Spinal Cord Injury Research

Spinal cord injury (SCI) is a debilitating condition that affects motor, sensory and autonomic functions. Neuroinflammation and glial activation are among hallmarks of SCI and contribute to both damage and repair. Innate immune receptors are essential drivers of neuroinflammation. Toll-like receptors (TLRs) are one of the best characterized innate immune receptors. Following SCI, binding of endogenous ligands released by injured or dying cells initiates TLR signaling leading to cytokine release which triggers neuroinflammation. TLRs are expressed in immune cells that invade the injury site as well as glia and neurons of the spinal cord. Different members of the TLR family have been studied in the context of SCI as potential therapeutic targets to modulate neuroinflammation and to foster an environment that promotes repair.

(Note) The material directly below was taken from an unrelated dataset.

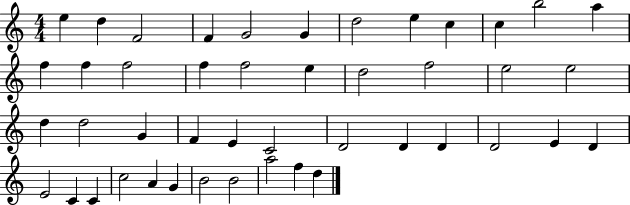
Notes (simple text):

E5/q D5/q F4/h F4/q G4/h G4/q D5/h E5/q C5/q C5/q B5/h A5/q F5/q F5/q F5/h F5/q F5/h E5/q D5/h F5/h E5/h E5/h D5/q D5/h G4/q F4/q E4/q C4/h D4/h D4/q D4/q D4/h E4/q D4/q E4/h C4/q C4/q C5/h A4/q G4/q B4/h B4/h A5/h F5/q D5/q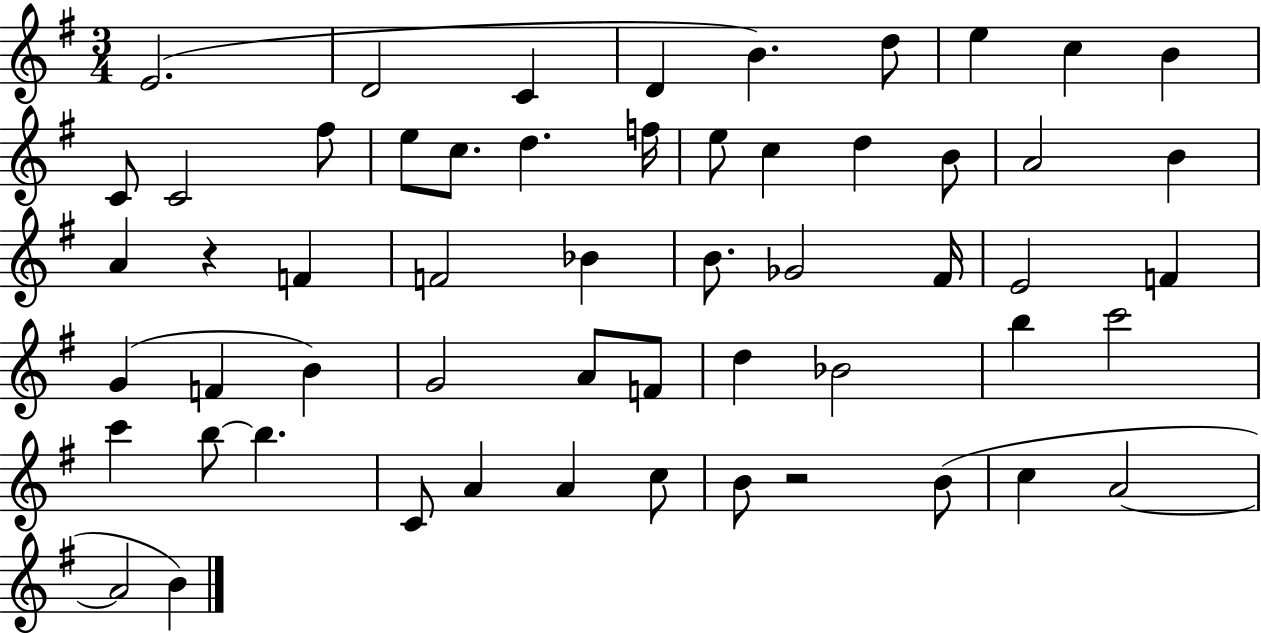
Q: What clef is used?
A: treble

Our research has focused on the contribution of TLRs to spinal cord injury. Our studies investigated

• The effects of intrathecal TLR9 agonist and antagonist on functional deficits following SCI.
• TLR9 as a therapeutic target to prevent neuropathic pain, a co-morbidity associated with SCI.
• The modulation of astrocyte function by TLR9 at the glial scar following SCI
• The role of TLR9 in astrocyte-macrophage interactions
• The contribution of TLR9 to the polarization of macrophages into beneficial or detrimental phenotypes in the injured spinal cord
• Role of neuronal TLR9 in cell survival and astrocyte-neuron interactions.

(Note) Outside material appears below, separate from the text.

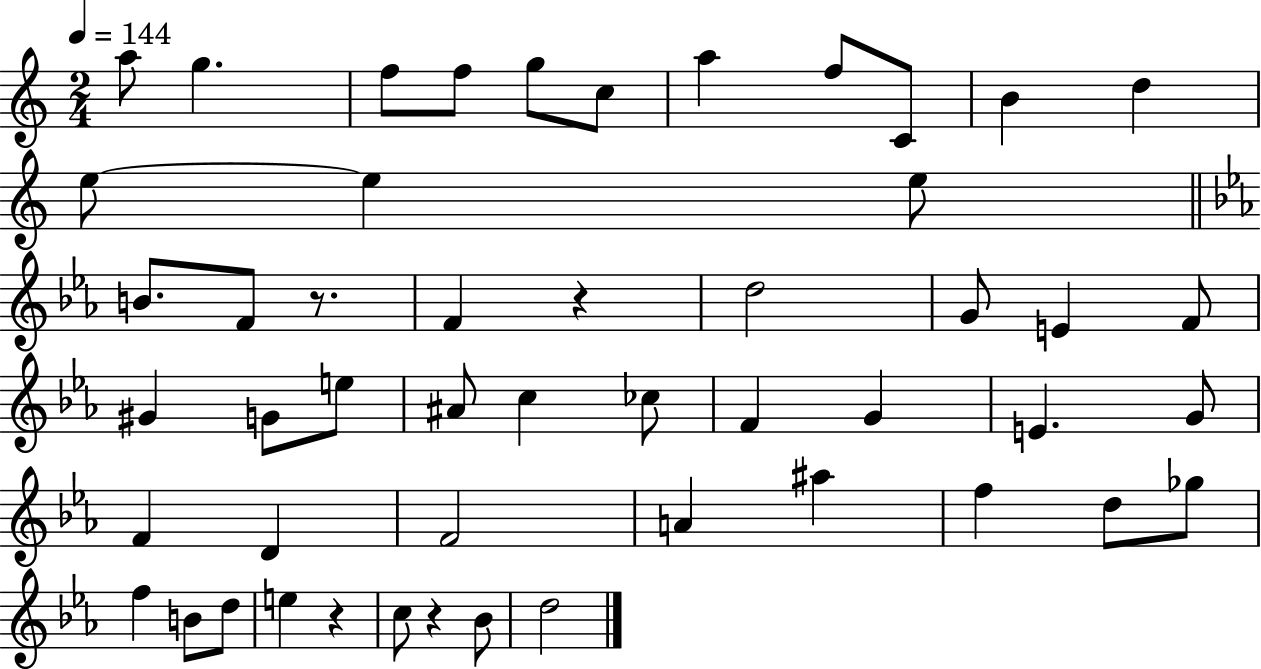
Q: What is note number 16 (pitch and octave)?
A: F4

The investigations utilize mouse models of spinal cord contusion injury, genetically modified mice, spinal cord neuronal and glial cultures and co-cultures, molecular and cellular approaches and behavioral assays to study neuroimmune interactions, the crosstalk between neurons and glia, mechanisms of neuronal protection and degeneration, axonal protection, functional recovery and alleviation of co-morbidities including neuropathic pain.